Infatti, lo studioso aveva un costante assillo: individuare una metodologia per la storia delle religioni. Spiegò che con dei “residui di pensiero teologico, con delle tendenze ad evadere deliberatamente dalla storia, come si può fare la storia delle religioni? Ed ecco affiorare il problema dei problemi: storicizzare l’irrazionale” (pag. 81).
Pettazzoni nota che già nell’antichità l’aspetto religioso è importantissimo: nella Devotio romana (consacrazione della vita umana agli dei per la salvezza della propria comunità) e nel “Guerriero di Campestrano”statua dell’arte italica che mostra “il più antico eroismo italico alimentato dalla religione” (pag. 153) c’è una sintesi fra le due forme religiose. La difesa della propria nazione fu confermata nel Rinascimento dal Savonarola.
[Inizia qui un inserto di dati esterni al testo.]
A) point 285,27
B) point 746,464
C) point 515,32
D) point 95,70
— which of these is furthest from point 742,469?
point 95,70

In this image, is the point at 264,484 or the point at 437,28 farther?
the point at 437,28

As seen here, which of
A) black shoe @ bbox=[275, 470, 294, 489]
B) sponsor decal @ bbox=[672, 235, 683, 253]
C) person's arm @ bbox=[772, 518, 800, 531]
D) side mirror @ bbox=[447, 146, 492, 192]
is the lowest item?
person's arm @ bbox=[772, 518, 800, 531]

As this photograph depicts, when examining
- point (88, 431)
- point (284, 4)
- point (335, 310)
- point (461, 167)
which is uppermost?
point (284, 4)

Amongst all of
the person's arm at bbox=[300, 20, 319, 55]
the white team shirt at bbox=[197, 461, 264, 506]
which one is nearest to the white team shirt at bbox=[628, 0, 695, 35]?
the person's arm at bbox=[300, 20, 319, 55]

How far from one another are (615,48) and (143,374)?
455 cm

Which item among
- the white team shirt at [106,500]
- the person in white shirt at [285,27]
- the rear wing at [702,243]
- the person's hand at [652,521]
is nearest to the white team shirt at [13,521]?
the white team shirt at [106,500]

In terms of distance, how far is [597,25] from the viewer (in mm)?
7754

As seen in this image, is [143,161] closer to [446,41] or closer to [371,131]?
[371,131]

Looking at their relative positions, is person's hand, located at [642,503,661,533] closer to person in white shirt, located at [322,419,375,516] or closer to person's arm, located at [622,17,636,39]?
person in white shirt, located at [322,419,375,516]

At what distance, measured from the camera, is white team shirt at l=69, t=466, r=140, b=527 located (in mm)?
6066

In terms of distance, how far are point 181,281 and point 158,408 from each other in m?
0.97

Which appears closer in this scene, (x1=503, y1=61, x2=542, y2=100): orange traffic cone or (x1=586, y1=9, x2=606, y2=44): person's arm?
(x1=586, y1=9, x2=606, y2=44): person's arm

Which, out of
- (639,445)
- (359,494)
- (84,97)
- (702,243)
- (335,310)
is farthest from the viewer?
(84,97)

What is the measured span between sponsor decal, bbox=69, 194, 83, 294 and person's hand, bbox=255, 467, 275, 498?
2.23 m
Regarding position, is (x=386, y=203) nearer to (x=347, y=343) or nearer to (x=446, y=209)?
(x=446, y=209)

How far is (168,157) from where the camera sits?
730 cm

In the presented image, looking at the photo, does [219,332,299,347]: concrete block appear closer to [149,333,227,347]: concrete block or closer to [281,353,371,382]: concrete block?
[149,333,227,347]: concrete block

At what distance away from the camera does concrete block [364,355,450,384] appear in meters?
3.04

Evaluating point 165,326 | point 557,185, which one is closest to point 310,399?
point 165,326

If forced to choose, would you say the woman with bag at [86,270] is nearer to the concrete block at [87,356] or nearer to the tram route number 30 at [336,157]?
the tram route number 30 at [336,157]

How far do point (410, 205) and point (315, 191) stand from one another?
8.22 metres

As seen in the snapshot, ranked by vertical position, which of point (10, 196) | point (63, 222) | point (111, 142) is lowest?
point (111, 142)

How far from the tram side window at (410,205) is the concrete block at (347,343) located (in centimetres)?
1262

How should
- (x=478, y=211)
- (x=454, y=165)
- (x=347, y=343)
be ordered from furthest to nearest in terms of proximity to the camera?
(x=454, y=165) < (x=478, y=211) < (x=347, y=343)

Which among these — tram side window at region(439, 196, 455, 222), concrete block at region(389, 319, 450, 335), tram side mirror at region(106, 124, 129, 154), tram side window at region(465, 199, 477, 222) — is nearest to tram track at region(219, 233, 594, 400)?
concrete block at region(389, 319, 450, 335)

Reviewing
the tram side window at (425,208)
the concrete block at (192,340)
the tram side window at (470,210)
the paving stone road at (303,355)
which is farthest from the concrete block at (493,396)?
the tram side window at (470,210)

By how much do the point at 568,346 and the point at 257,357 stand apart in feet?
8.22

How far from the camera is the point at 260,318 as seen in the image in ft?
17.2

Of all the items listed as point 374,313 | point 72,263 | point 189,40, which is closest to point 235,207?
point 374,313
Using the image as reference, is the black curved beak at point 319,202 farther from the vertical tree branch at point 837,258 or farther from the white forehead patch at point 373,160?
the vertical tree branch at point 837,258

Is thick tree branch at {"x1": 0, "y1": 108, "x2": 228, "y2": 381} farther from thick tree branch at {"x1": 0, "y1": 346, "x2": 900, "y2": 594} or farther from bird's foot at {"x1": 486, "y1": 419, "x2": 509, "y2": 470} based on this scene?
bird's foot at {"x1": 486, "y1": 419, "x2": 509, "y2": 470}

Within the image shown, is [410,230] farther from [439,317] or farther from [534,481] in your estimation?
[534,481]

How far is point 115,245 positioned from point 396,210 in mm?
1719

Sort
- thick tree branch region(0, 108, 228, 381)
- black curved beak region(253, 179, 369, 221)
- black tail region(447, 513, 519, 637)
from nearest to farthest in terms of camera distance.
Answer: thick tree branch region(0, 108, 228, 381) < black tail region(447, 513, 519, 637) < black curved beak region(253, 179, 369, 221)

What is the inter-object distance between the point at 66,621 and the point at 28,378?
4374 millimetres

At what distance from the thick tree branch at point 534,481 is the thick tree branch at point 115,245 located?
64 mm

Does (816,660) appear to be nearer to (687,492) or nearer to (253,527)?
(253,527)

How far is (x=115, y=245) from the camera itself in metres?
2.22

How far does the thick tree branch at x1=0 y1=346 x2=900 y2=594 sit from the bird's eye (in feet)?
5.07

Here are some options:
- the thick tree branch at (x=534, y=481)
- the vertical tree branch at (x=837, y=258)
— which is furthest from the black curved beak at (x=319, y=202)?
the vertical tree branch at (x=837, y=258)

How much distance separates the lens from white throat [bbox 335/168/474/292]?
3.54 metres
Secondo Pettazzoni anche la resistenza favorì la sintesi delle due religioni da parte di alcuni partigiani attraverso l’ideologia da un lato e la fede relgiosa nel cattolicesimo dall’altro. Un discrimine fatto nettamente fra partigiani cattolici e non. Lascia perplessi il non richiamare, alla luce della guerra civile, l’altra religione civile, quella della RSI, fedele al tricolore.
Pettazzoni tratta dei Patti Lateranensi che rappresenterebbero l’inclusione del cattolicesimo nella Religione di Stato discriminando di fatto le minoranze religiose. Dopo aver analizzato lo Shinto, religione giapponese, a metà fra religione dell’uomo e religione di Stato, analizza il neopaganesimo tedesco, individuando l’origine nel luteranesimo. Il suo giudizio sul neopaganesimo è negativo perché non si inscrive nell’universalismo religioso.
Altra operazione di recupero di scritti sparsi, anche se in questo caso si tratta di appunti di lezioni di Pettazzoni, è Mitologia e monoteismo. Si tratta di dispense del corso universitario tenuto nell’anno accademico 1950-1951 intitolato Miti delle origini e miti della fine. La seconda parte del corso era intitolata Origine e sviluppo delle teorie sul monoteismo e la sua formazione.
Un lavoro di sintesi (rispetto a opere successive) che comunque mise al centro del dibattito il tema del mito e del motivo per il quale l’uomo ne ha sempre bisogno. Già nel 1934 nella voce monoteismo che lo studioso redasse per l’Enciclopedia italiana, illustrò i termini del dibattito sul mito che si svolgeva all’estero. Dalla definizione del mito a Vico e ai suoi insegnamenti sulla mitologia, dai simbolisti alla scuola della mitologia comparata fino alle teorie del monoteismo e alla sua formazione. Uno dei primi testi che fecero il punto sul monoteismo da un punto di vista laico e non clericale.
Raffaele Pettazzoni, Italia religiosa, Mimesis ed., pagg. 218, euro 18; (a cura di Giovanni Casadio e Carlo Prandi). (Ordini: mimesisedizioni.it).
Raffaele Pettazzoni, Mitologia e monoteismo, La Vita felice ed., pagg. 258: euro 16. (Ordini: lavitafelice.it).